Елена в растерянности смотрела то на одного, то на другого, поскольку не понимала ни единого слова из этого диалога. Поспешное бегство Кокадрария было забыто.

— Гм, да нет. Я художник.

— Что он говорит, Нопилея? — вмешалась Елена.

— Он говорит, что он художник, — дословно перевела Нопилея.

На лице космолетчицы явно отразилось недоумение.

— Что, простите, только что сказал ваш друг? — поинтересовался художник.

Нопилея зашипела:

— Тшшш! Подруга! Моя подруга! А теперь все по порядку. Значит, это не госпиталь, а вернисаж?

— Да нет же! — Чешуйчатый плавник художника шевельнулся. — Конечно же нет. Я нашел это существо, излучающее ненависть, и доставил сюда. Оно было в ужасном состоянии, такое одинокое, лежало там, на улице. Кстати, меня зовут Гонарей Ианусис Йоландалас Четвертый, член Гильдии художников.

Поскольку Дирижер Кокадрарий на некоторое время их покинул, Йоландалас тут же предложил показать Елене и Нопилее Ианама Зура. Немного поколебавшись, Елена приняла предложение, поскольку у них все равно не было выбора. Ведь все инстанции, как бы приветливы они ни были, все равно отсылали их к Дирижеру и ничего не делали по собственной инициативе. У Йоландаласа был маленький аэромобиль в форме сплющенного биченосца. Елене пришлось втянуть голову и съежиться, чтобы занимать поменьше места; к этому она уже успела привыкнуть за стазуры, проведенные на теладинском баркасе. Наконец художник поднял свое транспортное средство, и они полетели над обширным болотом, служившим пристанищем для экзотических растений, цветов и животных.
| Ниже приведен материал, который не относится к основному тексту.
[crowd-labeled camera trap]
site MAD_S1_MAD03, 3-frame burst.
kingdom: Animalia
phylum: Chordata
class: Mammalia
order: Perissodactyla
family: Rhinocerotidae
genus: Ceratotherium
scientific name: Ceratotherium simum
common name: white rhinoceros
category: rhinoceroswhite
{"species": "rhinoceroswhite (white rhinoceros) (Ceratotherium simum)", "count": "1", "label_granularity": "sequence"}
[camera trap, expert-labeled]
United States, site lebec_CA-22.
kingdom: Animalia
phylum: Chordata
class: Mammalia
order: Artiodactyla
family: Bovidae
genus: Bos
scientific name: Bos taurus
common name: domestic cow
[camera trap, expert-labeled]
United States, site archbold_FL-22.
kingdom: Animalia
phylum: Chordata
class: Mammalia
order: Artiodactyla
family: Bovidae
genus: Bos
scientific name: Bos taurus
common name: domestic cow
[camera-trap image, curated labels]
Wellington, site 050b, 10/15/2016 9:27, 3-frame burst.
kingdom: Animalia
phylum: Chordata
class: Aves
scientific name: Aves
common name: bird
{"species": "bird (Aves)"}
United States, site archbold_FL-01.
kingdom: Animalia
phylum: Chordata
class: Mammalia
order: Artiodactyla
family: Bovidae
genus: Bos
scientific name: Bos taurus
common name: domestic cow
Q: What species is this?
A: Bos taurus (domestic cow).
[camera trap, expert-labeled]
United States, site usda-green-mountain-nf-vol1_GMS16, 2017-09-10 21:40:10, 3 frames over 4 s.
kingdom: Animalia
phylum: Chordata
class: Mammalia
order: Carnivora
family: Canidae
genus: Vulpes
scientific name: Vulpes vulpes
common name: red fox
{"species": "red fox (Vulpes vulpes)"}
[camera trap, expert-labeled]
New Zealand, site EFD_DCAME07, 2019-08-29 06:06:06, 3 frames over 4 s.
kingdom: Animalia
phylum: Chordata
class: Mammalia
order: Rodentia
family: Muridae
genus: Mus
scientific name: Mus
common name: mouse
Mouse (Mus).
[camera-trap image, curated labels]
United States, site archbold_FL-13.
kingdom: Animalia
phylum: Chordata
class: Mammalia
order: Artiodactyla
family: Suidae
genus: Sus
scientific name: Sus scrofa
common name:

— Превыше всего мы ценим красоту, — сказал Йоландалас и повел лапой, как бы охватывая этим жестом землю, горизонт и солнце. Нопилея тут же перевела сказанное. Художник продолжал: — Красота — это гармония и дисгармония, цвет и мрак. В силу необходимости функция должна уступить место форме, но времена темных солнцеворотов остались в прошлом. Великолепие Вселенной говорит само за себя каждой мельчайшей частицей. Наука и искусство, сливаясь, образуют единое целое.

— Это уже смахивает на религию, — заметила Елена.

И все же Ианама Зура была очаровательной планетой. Ее спокойные пейзажи, пленительные контрасты и просторные, чистые города умиротворяли и, казалось, были созданы для того, чтобы привносить мир в душу человека, пусть даже ненадолго.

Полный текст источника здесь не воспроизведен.